>>

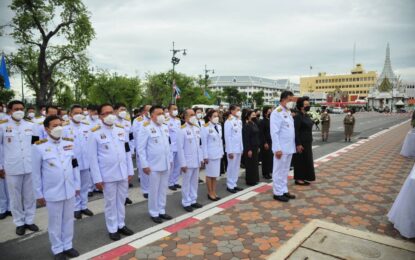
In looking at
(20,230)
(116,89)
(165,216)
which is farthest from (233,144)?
(116,89)

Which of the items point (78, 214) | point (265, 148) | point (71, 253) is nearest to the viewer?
point (71, 253)

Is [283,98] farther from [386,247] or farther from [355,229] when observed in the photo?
[386,247]

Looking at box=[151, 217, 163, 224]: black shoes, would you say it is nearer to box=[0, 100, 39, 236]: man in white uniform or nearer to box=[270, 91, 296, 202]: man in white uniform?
box=[0, 100, 39, 236]: man in white uniform

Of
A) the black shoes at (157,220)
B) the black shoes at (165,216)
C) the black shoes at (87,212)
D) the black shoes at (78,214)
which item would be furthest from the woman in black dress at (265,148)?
the black shoes at (78,214)

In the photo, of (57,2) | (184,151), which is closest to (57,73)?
(57,2)

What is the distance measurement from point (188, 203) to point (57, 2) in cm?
2458

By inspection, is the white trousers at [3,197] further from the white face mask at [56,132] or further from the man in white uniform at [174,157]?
the man in white uniform at [174,157]

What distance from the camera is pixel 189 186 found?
5.54 metres

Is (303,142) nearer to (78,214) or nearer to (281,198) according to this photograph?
(281,198)

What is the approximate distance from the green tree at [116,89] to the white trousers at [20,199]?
39.9 meters

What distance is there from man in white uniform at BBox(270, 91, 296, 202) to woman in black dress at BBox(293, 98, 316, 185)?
0.74 meters

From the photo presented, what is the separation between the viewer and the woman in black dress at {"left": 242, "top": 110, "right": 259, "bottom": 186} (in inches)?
276

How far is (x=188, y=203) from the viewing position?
17.9ft

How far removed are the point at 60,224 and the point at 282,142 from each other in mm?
4382
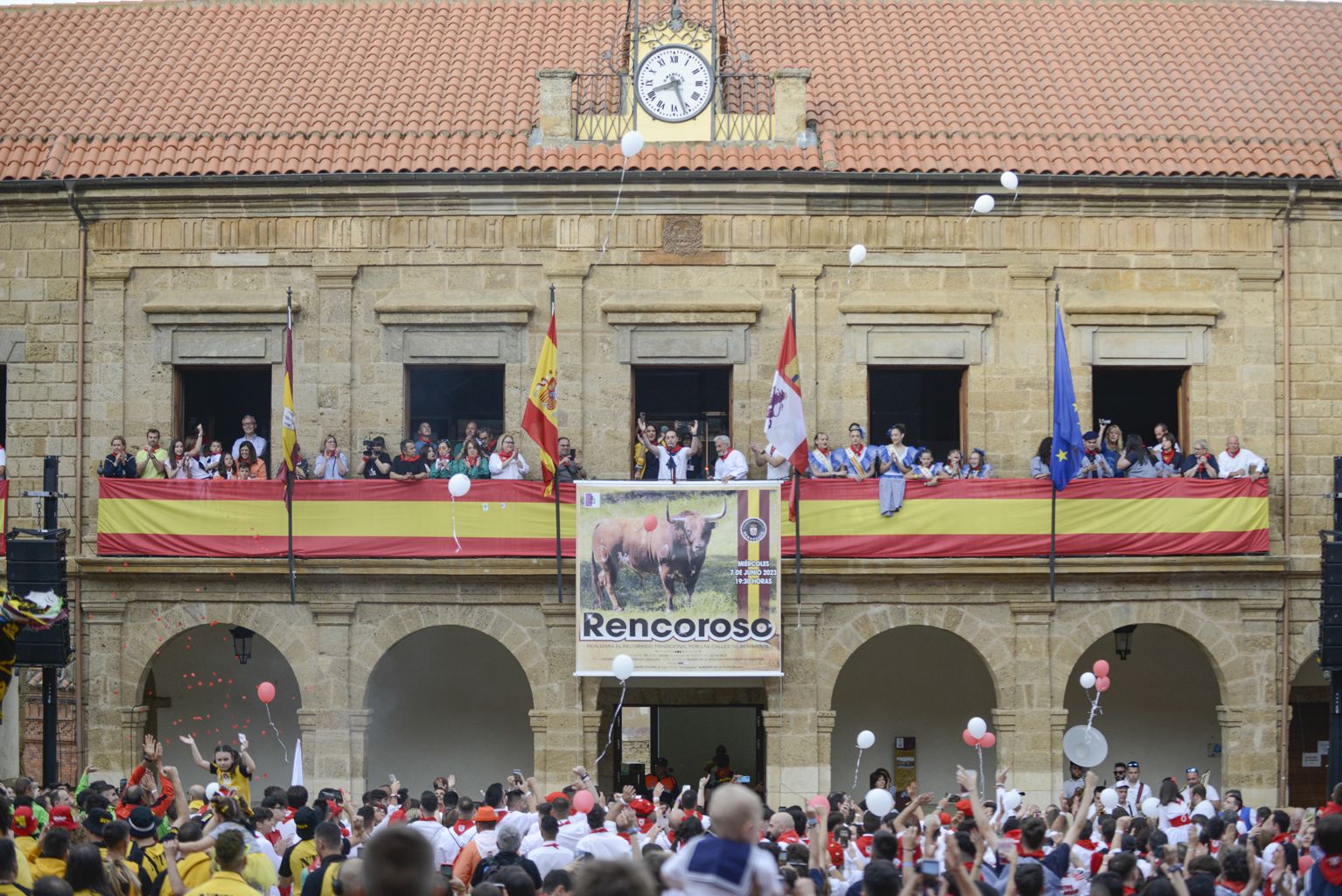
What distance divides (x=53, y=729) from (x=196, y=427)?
526cm

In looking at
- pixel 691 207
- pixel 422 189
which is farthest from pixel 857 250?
pixel 422 189

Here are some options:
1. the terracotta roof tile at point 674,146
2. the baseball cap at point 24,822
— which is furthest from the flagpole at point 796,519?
the baseball cap at point 24,822

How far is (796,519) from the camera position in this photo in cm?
2094

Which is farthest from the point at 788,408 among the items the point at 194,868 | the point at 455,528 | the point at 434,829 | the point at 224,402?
the point at 194,868

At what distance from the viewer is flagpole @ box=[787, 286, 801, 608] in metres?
20.8

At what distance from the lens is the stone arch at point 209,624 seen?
2188cm

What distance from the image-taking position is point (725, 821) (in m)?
6.65

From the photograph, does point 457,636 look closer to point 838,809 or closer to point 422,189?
point 422,189

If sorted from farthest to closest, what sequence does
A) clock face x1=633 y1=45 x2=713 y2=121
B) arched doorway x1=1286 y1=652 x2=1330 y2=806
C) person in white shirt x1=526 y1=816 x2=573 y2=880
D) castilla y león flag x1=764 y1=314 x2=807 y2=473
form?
1. arched doorway x1=1286 y1=652 x2=1330 y2=806
2. clock face x1=633 y1=45 x2=713 y2=121
3. castilla y león flag x1=764 y1=314 x2=807 y2=473
4. person in white shirt x1=526 y1=816 x2=573 y2=880

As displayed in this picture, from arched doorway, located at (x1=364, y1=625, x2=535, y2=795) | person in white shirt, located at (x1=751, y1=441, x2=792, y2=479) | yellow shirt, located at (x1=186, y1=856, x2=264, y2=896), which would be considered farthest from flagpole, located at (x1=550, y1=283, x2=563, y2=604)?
yellow shirt, located at (x1=186, y1=856, x2=264, y2=896)

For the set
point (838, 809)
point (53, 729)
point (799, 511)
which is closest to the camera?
point (838, 809)

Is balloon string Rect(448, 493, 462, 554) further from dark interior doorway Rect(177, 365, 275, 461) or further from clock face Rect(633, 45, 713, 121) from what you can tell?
clock face Rect(633, 45, 713, 121)

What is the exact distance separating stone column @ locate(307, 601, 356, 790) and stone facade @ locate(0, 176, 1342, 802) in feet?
0.24

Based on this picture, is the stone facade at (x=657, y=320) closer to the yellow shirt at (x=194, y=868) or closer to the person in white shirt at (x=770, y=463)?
the person in white shirt at (x=770, y=463)
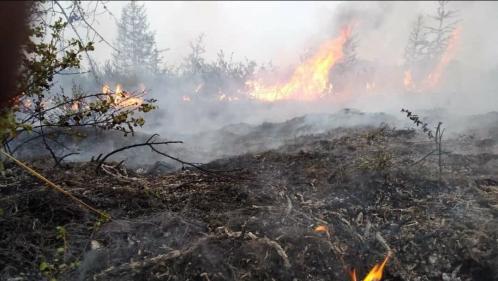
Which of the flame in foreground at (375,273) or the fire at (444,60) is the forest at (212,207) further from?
the fire at (444,60)

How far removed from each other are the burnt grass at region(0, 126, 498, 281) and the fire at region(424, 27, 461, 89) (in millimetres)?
30307

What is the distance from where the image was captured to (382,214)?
4309 millimetres

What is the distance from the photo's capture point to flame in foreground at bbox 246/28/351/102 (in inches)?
1235

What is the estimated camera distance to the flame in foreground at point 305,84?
3137 centimetres

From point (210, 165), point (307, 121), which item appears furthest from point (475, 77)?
point (210, 165)

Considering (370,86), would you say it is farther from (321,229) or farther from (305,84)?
(321,229)

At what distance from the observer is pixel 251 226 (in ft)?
12.6

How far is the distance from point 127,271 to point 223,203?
133cm

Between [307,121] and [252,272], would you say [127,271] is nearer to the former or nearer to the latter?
[252,272]

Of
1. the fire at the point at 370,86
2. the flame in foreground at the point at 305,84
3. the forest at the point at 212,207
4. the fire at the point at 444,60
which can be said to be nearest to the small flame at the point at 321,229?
the forest at the point at 212,207

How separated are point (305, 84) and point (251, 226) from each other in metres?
28.8

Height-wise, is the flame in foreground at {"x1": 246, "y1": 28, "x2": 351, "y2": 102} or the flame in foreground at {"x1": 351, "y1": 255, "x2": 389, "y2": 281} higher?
the flame in foreground at {"x1": 246, "y1": 28, "x2": 351, "y2": 102}

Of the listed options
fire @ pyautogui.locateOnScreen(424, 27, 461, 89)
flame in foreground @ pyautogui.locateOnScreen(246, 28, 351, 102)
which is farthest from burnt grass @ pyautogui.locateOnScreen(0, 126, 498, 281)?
fire @ pyautogui.locateOnScreen(424, 27, 461, 89)

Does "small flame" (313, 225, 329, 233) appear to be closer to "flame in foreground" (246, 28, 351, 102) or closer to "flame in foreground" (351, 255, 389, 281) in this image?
"flame in foreground" (351, 255, 389, 281)
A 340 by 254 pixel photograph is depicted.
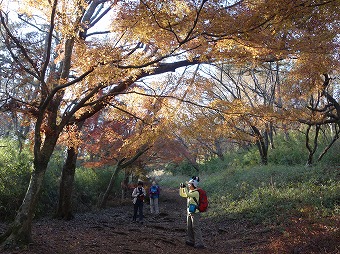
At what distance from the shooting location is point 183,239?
30.3 feet

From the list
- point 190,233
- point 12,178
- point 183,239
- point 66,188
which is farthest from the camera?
point 66,188

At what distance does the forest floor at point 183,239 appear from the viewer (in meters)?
6.50

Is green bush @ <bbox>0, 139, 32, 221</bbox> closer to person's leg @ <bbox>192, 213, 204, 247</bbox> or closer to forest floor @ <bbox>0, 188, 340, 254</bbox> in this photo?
forest floor @ <bbox>0, 188, 340, 254</bbox>

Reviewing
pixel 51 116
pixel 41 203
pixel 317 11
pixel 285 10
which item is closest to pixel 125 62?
pixel 51 116

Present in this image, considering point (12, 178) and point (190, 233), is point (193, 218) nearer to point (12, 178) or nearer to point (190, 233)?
point (190, 233)

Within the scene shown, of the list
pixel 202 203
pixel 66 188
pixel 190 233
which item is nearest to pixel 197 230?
pixel 190 233

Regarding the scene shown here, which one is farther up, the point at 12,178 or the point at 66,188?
the point at 12,178

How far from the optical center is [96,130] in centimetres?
1524

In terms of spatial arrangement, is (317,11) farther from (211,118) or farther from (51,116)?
(51,116)

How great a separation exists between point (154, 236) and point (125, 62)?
540cm

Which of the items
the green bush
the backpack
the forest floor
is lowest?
the forest floor

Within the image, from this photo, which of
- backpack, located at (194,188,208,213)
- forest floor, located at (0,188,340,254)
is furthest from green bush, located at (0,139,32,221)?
backpack, located at (194,188,208,213)

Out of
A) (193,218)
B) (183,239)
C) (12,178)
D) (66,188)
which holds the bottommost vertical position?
(183,239)

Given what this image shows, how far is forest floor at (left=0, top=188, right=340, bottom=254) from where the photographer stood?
6504 mm
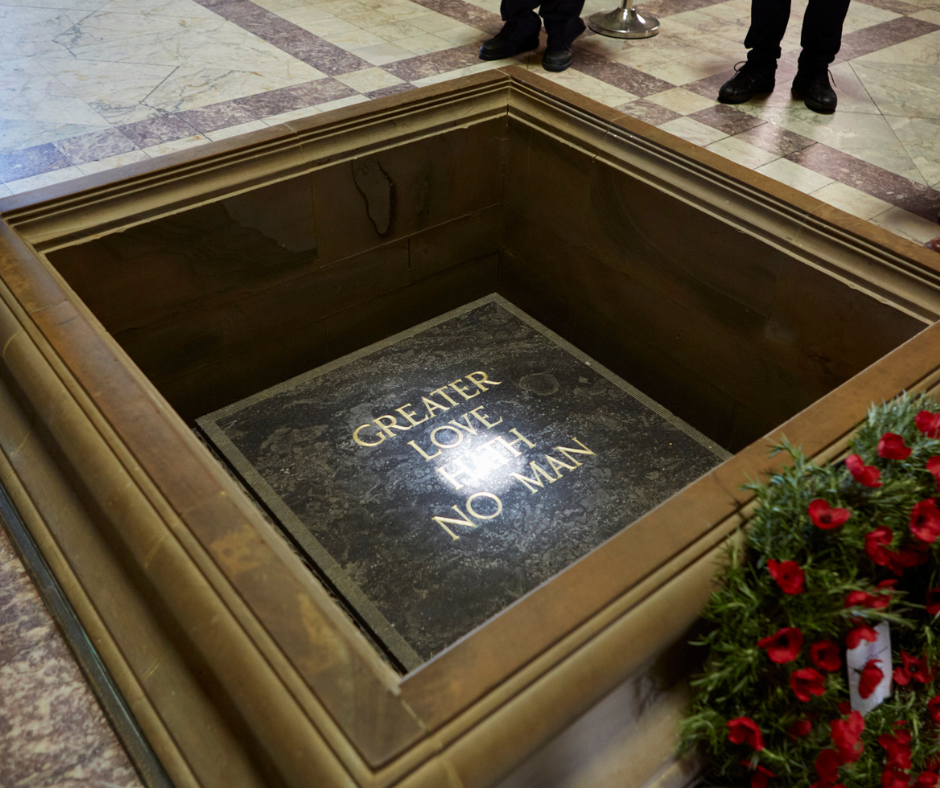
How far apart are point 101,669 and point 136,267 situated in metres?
1.18

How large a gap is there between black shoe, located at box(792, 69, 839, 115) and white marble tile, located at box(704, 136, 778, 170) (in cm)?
63

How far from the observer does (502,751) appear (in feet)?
3.40

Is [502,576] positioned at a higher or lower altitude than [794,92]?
lower

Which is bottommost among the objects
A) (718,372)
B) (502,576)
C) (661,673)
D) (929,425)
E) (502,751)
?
(502,576)

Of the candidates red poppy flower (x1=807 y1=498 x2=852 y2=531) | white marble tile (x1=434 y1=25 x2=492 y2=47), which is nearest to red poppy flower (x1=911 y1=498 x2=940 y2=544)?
red poppy flower (x1=807 y1=498 x2=852 y2=531)

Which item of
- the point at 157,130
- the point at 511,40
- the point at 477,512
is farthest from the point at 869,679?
the point at 511,40

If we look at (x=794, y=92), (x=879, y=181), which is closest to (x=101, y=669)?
(x=879, y=181)

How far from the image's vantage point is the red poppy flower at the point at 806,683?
119 centimetres

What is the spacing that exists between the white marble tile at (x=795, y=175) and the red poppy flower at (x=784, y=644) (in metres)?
2.64

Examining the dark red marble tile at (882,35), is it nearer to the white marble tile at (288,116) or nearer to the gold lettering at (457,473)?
the white marble tile at (288,116)

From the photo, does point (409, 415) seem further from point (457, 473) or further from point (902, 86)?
point (902, 86)

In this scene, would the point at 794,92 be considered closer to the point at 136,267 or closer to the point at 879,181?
the point at 879,181

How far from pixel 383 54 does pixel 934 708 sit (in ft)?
13.7

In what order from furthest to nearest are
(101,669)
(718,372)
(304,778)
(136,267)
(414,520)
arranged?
(718,372) → (414,520) → (136,267) → (101,669) → (304,778)
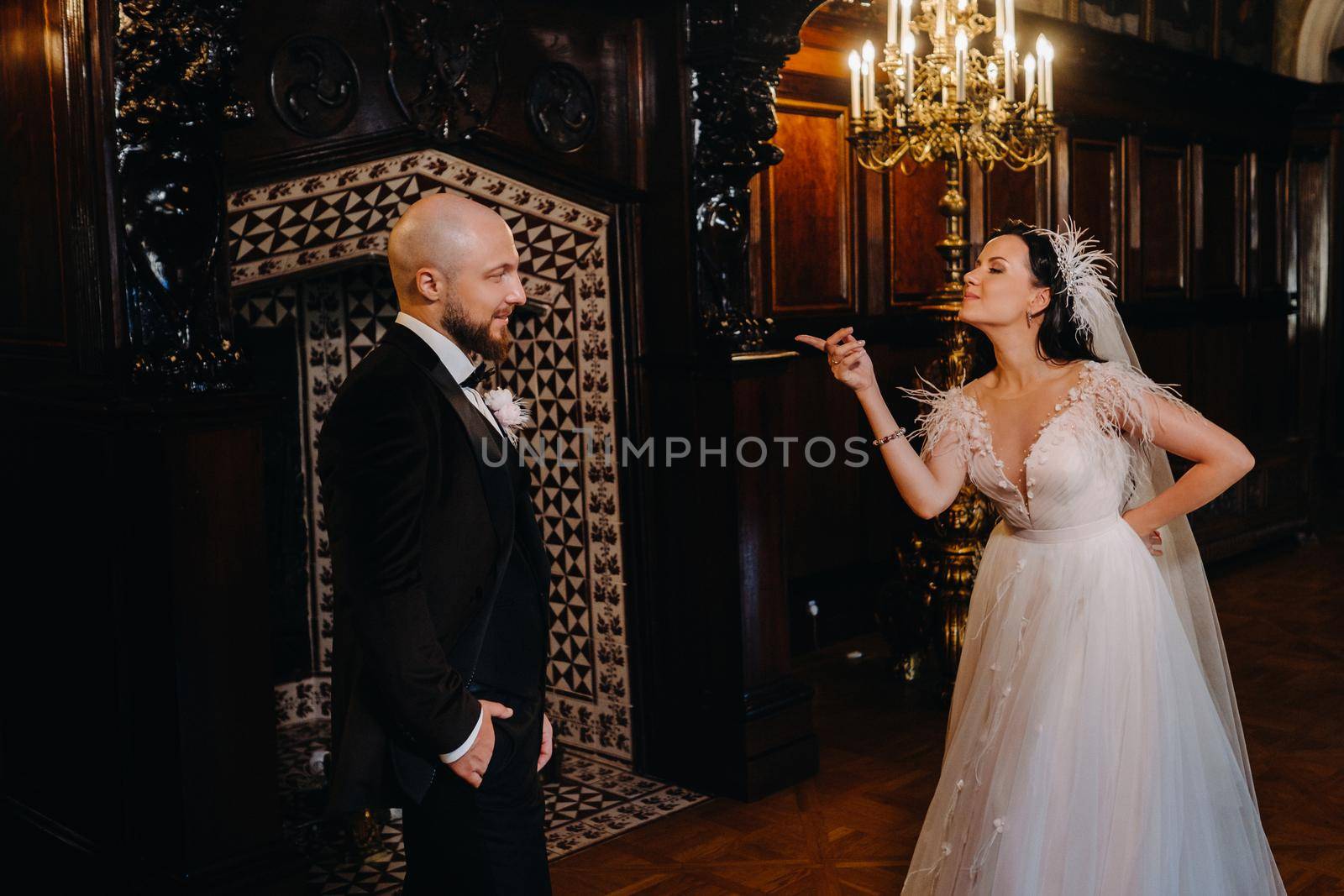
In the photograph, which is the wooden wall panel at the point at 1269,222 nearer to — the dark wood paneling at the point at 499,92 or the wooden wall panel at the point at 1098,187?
the wooden wall panel at the point at 1098,187

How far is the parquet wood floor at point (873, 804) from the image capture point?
12.1 feet

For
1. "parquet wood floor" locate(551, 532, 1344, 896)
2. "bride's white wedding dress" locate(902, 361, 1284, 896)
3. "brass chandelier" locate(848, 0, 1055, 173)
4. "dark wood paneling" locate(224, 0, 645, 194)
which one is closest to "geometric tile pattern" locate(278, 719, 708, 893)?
"parquet wood floor" locate(551, 532, 1344, 896)

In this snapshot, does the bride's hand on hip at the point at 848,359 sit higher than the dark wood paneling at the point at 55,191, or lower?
Answer: lower

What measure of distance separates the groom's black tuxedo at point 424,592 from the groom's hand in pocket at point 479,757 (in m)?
0.03

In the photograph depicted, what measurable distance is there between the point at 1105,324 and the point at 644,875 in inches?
80.3

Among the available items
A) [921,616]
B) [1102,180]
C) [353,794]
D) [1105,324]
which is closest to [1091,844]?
[1105,324]

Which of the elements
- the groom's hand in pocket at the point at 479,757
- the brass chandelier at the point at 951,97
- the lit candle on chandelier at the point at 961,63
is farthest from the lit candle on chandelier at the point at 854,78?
the groom's hand in pocket at the point at 479,757

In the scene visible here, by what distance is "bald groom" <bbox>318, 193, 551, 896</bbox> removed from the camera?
6.73 ft

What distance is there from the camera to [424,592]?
2092 millimetres

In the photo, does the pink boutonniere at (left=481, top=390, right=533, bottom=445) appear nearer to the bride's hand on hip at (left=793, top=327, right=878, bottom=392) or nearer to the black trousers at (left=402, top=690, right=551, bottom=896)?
the black trousers at (left=402, top=690, right=551, bottom=896)

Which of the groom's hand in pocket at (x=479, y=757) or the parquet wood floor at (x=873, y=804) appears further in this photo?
the parquet wood floor at (x=873, y=804)

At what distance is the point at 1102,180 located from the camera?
24.1 ft

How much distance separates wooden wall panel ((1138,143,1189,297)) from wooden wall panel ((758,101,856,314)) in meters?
2.55

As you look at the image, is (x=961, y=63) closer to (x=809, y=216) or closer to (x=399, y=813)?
(x=809, y=216)
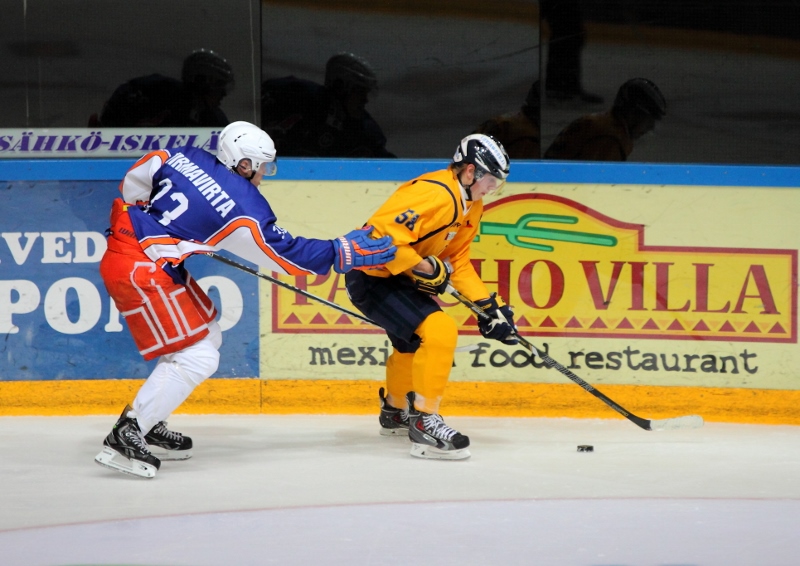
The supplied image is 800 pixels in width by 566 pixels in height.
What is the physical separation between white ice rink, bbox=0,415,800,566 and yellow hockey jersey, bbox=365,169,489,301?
27.2 inches

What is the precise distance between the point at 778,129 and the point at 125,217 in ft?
8.73

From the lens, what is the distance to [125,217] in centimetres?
365

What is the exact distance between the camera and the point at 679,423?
13.5ft

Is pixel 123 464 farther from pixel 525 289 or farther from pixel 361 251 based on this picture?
pixel 525 289

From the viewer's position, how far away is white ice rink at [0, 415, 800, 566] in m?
2.88

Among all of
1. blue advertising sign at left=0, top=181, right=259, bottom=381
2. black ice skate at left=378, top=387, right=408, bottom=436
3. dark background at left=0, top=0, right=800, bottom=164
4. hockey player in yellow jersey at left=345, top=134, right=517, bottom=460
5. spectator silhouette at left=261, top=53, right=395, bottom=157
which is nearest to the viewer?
hockey player in yellow jersey at left=345, top=134, right=517, bottom=460

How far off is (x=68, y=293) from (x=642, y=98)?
8.14 ft

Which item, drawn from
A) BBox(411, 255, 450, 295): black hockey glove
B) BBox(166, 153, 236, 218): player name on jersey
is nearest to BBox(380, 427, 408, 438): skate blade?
BBox(411, 255, 450, 295): black hockey glove

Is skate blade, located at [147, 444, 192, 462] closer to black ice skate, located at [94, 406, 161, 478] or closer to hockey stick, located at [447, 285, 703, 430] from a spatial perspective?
black ice skate, located at [94, 406, 161, 478]

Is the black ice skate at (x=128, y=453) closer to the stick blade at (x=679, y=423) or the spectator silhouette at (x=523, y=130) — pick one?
the stick blade at (x=679, y=423)

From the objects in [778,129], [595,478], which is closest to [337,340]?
[595,478]

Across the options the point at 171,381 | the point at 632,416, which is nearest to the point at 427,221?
the point at 171,381

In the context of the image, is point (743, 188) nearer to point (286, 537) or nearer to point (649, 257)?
point (649, 257)

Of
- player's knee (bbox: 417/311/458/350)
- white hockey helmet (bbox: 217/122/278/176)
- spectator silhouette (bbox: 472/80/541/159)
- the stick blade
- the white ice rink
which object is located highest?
spectator silhouette (bbox: 472/80/541/159)
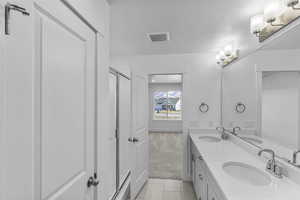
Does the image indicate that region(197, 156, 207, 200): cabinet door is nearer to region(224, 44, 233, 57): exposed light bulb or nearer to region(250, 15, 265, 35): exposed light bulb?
region(250, 15, 265, 35): exposed light bulb

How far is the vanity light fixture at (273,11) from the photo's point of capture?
148cm

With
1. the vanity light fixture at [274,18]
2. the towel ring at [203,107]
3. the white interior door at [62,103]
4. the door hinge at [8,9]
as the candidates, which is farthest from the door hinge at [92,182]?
the towel ring at [203,107]

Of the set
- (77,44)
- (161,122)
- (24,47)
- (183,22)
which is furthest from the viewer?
(161,122)

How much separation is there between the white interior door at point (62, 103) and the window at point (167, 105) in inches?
253

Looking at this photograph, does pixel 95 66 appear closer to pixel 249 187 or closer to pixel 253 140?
pixel 249 187

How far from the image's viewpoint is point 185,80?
3234 millimetres

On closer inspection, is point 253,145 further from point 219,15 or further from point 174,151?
point 174,151

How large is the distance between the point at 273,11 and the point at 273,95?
0.76 metres

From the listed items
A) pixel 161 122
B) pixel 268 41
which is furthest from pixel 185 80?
Result: pixel 161 122

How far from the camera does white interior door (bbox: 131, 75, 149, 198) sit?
2582mm

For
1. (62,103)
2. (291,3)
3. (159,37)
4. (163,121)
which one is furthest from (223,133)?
(163,121)

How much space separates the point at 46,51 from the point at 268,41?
1.96 meters

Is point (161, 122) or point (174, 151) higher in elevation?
point (161, 122)

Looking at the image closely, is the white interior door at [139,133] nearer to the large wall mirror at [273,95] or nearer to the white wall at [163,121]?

<<

À FAIRE: Pouvez-vous rendre en liste JSON de chaînes les lignes allant de celle qui contient "In the scene visible" jusqu'à celle qui contient "2092 millimetres", incluses, avec une chaîne par ligne et sans les lignes vides ?

RÉSULTAT DE LA TÂCHE:
[
  "In the scene visible here, by what distance is \"bald groom\" <bbox>318, 193, 551, 896</bbox> removed from the camera?",
  "6.73 ft",
  "What distance is there from the camera to [424,592]?",
  "2092 millimetres"
]